>> BEGIN SOURCE
Deal to restore nature can help climate and people—if done right

The COP15 biodiversity deal aims to protect and restore degraded ecosystems but experts warn these nature-based solutions can easily go wrong.

COP15_Exhibit
An interactive multimedia exhibit at COP15 in Montreal, Canada. Image: UN Biodiversity, CC BY-SA 3.0, via Flickr.

As the COP15 nature summit in Montreal adopted a new global agreement to halt and reverse harm to the Earth’s biodiversity, researchers and officials said the deal could also play a vital role in boosting the world’s ability to combat climate change.

From the Amazon rainforest to mangroves in Southeast Asia, natural areas help to slow climate change by absorbing and storing vast amounts of planet-heating carbon dioxide.

But human activities like deforestation and mining have degraded 40 per cent of the planet’s land, according to the United Nations, while rising temperatures worldwide are making it harder for plants, animals and marine life to survive.

“Nature and the climate emergencies (are) very closely related… both in terms of the problems and also in terms of the potential solutions,” said Tony Juniper, chair of Natural England, a body that advises the UK government on environmental issues.

This is a “penny that’s dropped” as the separate UN processes on biodiversity and climate have included the links between the two crises in their recent decision texts, he noted in an interview as the COP15 talks wound up on Monday.

Conservation, restoration and better management of natural areas could contribute more than a third of the greenhouse gas emissions cuts needed by 2030 to meet the 2015 Paris Agreement target of keeping global warming to below 2 degrees Celsius (3.6 degrees Fahrenheit) and ideally 1.5C, scientists say.

If you look at the numbers and what we know about the pathway to (a limit of) 1.5 degrees, there really is no way we can achieve that without both halting the decline of nature and also investing in its recovery.

Tony Juniper, chair, Natural England

“If you look at the numbers and what we know about the pathway to (a limit of) 1.5 degrees, there really is no way we can achieve that without both halting the decline of nature and also investing in its recovery,” Juniper said.

Many so-called “nature-based solutions” aim to restore ecosystems such as forests and wetlands - hoping to both rebuild their ability to revive biodiversity and absorb CO2 emissions.

At COP15, the agreement adopted in Montreal early on Monday includes a target to restore at least 30 per cent of degraded land, inland water, coastal and marine ecosystems by 2030.

That is in addition to the headline “30 by 30” target to conserve and manage at least 30 per cent of the planet’s land and oceans by the same year.

Last week, the United Nations announced its top priorities for restoring global ecosystems, naming 10 flagship projects from cleaning up India’s polluted Ganges River to replanting trees and savannahs under Africa’s Great Green Wall initiative.

However, as projects start to proliferate, scientists have warned that restoration needs to be carefully planned to ensure the work is genuinely positive for the climate and biodiversity.

Paul Leadley, an ecology professor at Université Paris-Saclay, pointed to a “frenzy” for planting trees, but said that using just one species or placing them in the wrong areas can lead to “perverse impacts”.

“The biggest problem is the planting of monoculture tree plantations, many times with exotic trees, and calling that restoration,” he said.

Researchers say, for example, that the creation of huge eucalyptus plantations may help suck up planet-warming greenhouse gases but can degrade soils, put pressure on local water supplies, and even harm biodiversity.
>> END SOURCE
• GIVEN INSTRUCTION A: Set down the passage of the nature restoration article that begins at the words "The COP15 biodiversity" and stops after "3.0, via Flickr.", word for word.
• GIVEN INSTRUCTION B: Take the nature restoration article further, picking up after its final sentence.
>> BEGIN RECORDS SUPPLIED
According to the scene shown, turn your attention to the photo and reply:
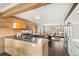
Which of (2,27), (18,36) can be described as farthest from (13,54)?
(2,27)

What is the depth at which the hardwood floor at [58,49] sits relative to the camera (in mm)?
1444

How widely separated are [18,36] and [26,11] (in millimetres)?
389

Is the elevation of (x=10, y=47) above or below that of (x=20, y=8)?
below

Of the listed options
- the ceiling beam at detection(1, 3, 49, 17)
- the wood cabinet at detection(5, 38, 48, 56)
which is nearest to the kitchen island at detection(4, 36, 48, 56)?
the wood cabinet at detection(5, 38, 48, 56)

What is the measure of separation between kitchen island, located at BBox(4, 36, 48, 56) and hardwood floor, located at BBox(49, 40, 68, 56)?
94mm

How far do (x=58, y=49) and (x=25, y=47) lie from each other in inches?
19.2

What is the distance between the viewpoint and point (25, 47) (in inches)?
58.8

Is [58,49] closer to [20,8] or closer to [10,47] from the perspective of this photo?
[10,47]

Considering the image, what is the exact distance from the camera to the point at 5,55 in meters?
1.46

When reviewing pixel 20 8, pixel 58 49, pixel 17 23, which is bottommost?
pixel 58 49

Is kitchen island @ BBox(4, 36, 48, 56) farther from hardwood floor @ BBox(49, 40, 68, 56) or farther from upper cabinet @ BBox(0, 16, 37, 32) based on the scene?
upper cabinet @ BBox(0, 16, 37, 32)

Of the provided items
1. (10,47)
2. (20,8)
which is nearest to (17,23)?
(20,8)

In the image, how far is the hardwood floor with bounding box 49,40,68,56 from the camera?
1.44 meters

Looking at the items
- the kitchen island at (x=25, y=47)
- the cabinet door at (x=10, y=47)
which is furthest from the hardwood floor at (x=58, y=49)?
Result: the cabinet door at (x=10, y=47)
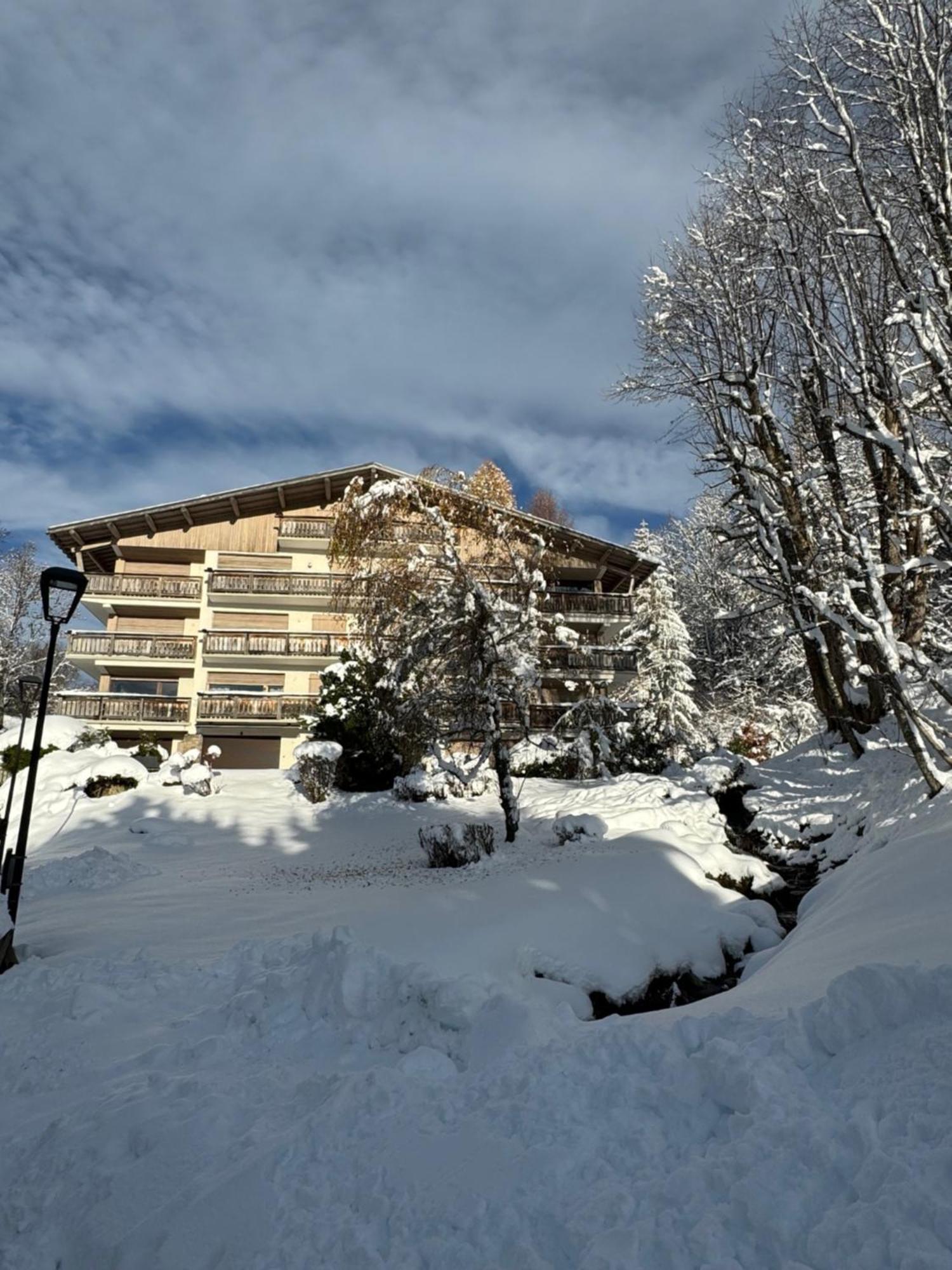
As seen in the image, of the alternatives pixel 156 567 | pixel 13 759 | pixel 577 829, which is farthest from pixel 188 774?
pixel 156 567

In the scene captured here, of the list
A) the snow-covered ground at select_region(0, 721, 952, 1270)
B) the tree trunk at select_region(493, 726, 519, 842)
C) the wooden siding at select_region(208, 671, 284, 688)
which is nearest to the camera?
the snow-covered ground at select_region(0, 721, 952, 1270)

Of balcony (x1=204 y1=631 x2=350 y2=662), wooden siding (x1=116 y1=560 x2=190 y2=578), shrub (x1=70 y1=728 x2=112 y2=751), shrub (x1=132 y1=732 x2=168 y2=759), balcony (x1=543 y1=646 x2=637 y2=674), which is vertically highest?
wooden siding (x1=116 y1=560 x2=190 y2=578)

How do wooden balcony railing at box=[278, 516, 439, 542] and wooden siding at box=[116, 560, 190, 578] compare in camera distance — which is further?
wooden balcony railing at box=[278, 516, 439, 542]

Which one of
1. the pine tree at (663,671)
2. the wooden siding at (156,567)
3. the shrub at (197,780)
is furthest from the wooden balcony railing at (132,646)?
the pine tree at (663,671)

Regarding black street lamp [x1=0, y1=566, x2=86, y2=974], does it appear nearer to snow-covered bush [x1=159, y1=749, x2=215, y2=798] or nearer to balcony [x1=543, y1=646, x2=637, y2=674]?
snow-covered bush [x1=159, y1=749, x2=215, y2=798]

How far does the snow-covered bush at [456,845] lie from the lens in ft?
41.8

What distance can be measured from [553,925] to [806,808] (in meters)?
8.01

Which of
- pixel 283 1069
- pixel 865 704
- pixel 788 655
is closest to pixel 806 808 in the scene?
pixel 865 704

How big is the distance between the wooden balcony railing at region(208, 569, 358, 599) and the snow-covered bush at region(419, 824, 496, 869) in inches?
777

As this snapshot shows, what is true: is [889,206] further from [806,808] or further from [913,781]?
[806,808]

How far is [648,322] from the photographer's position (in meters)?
12.9

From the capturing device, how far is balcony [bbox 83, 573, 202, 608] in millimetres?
30719

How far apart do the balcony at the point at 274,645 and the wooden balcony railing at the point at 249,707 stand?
2011 millimetres

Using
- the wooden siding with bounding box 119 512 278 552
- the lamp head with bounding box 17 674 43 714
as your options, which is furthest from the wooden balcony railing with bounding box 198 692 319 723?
the wooden siding with bounding box 119 512 278 552
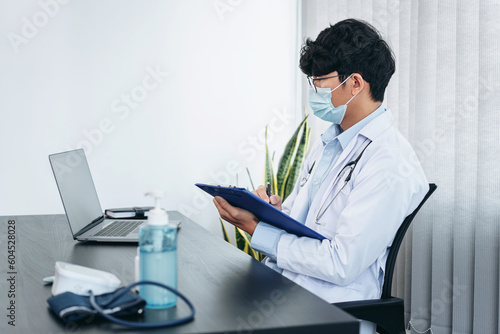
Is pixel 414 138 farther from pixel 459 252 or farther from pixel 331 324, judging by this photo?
pixel 331 324

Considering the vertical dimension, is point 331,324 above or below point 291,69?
below

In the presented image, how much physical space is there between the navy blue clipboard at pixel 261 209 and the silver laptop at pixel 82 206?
1.05ft

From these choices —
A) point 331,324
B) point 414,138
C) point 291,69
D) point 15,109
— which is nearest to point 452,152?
point 414,138

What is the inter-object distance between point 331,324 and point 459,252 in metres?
1.71

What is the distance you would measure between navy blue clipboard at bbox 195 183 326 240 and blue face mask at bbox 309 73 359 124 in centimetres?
47

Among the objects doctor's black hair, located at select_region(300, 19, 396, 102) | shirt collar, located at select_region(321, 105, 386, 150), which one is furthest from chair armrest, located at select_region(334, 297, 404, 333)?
doctor's black hair, located at select_region(300, 19, 396, 102)

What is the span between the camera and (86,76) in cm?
327

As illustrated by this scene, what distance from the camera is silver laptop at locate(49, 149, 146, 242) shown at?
5.11 ft

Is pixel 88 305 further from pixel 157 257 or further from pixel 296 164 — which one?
pixel 296 164

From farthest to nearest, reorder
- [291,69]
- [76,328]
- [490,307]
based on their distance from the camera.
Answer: [291,69]
[490,307]
[76,328]

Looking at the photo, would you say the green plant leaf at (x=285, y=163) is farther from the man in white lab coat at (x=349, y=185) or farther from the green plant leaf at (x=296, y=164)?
the man in white lab coat at (x=349, y=185)

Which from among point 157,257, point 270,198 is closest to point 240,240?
point 270,198

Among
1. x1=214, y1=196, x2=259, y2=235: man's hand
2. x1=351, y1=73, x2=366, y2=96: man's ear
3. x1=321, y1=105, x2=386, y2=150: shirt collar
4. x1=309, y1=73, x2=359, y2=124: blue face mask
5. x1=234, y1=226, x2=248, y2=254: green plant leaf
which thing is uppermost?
x1=351, y1=73, x2=366, y2=96: man's ear

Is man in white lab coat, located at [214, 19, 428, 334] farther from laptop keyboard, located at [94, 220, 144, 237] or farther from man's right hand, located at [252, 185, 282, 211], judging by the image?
laptop keyboard, located at [94, 220, 144, 237]
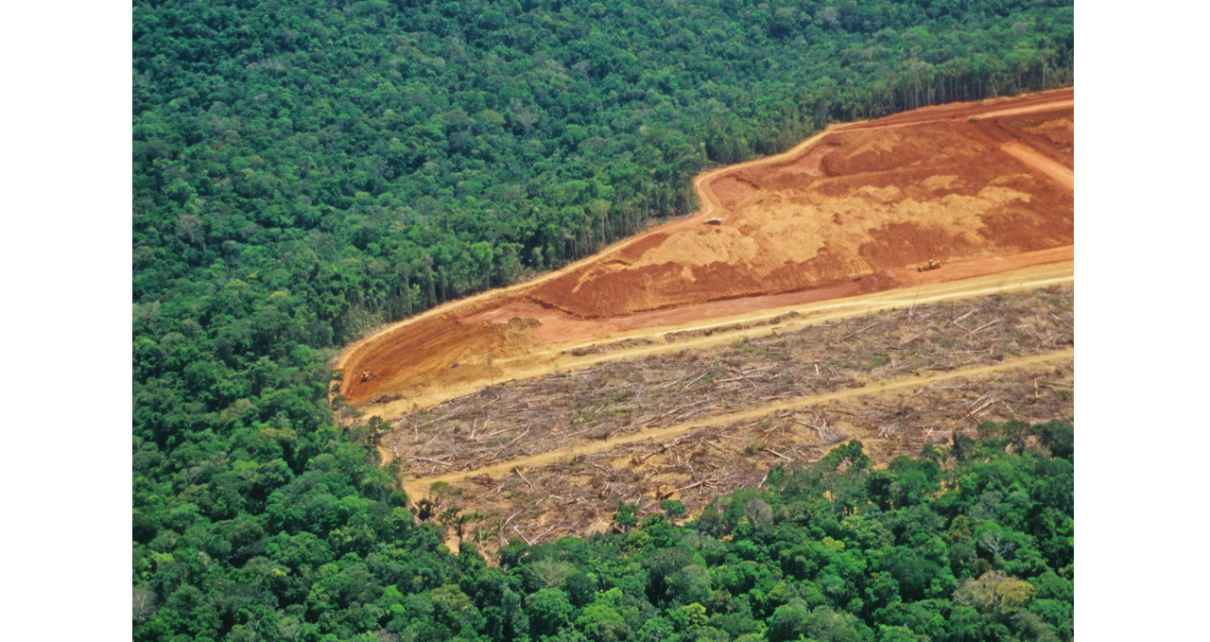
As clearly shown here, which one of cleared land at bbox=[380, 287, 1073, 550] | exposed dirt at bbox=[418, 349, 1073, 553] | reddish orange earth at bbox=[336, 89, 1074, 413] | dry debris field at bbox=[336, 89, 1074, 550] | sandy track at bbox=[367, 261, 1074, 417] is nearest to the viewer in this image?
exposed dirt at bbox=[418, 349, 1073, 553]

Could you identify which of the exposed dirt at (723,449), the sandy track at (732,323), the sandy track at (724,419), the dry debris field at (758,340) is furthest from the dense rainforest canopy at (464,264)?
the sandy track at (732,323)

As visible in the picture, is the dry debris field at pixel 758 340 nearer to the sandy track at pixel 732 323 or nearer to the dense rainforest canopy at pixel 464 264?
the sandy track at pixel 732 323

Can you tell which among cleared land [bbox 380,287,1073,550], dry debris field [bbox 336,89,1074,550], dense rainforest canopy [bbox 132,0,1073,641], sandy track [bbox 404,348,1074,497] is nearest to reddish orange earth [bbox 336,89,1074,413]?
dry debris field [bbox 336,89,1074,550]

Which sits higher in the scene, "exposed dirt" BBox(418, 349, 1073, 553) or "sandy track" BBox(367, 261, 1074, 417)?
"sandy track" BBox(367, 261, 1074, 417)

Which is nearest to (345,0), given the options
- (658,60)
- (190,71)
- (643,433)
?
(190,71)

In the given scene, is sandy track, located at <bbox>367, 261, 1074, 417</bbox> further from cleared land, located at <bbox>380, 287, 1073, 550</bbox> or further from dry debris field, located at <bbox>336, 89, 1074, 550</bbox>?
cleared land, located at <bbox>380, 287, 1073, 550</bbox>

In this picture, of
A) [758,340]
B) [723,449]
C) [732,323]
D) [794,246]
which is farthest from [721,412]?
[794,246]

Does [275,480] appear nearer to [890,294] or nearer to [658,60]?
[890,294]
>> END RECORDS SUPPLIED
• TASK RESULT A:
The COP15 biodiversity deal aims to protect and restore degraded ecosystems but experts warn these nature-based solutions can easily go wrong.

COP15_Exhibit
An interactive multimedia exhibit at COP15 in Montreal, Canada. Image: UN Biodiversity, CC BY-SA 3.0, via Flickr.

• TASK RESULT B:
“Planting a large plantation of eucalyptus in a country where they’re not native so that you can store carbon is really bad for biodiversity,” Leadley added.

Social safeguards

Making restoration an all-round success means protecting both nature and people, conservationists said.

“It takes a lot of work to reforest or to grow ecologically appropriate species,” said Alfred DeGemmis, a policy expert at the Wildlife Conservation Society.

Restoration projects need to account for things like the structure and functions of an ecosystem’s plants and animals, such as how species move and how they might respond to others being reintroduced or regrown, he added.

Initiatives should also gain the consent of local communities who may be impacted by the changes, he added.

“You need to ensure that there are robust social safeguards that are fully in line with international and national human rights law,” DeGemmis said.

Joined-up policy

Alice Ruhweza, Africa regional director at WWF International, noted that effective nature restoration also requires coordination at a national level.

Countries need policies and approaches that work internationally - as many cross borders - together with sufficient financial resources and scientific expertise to find projects that offer the best “bang for your buck”, she said.

One common barrier, she added, is that different government ministries such as those covering climate, nature and agriculture do not always cooperate effectively - and can learn from people on the ground who are better at collaborating.

“In my experience in working in Africa at the local level, the integration is always there,” Ruhweza said.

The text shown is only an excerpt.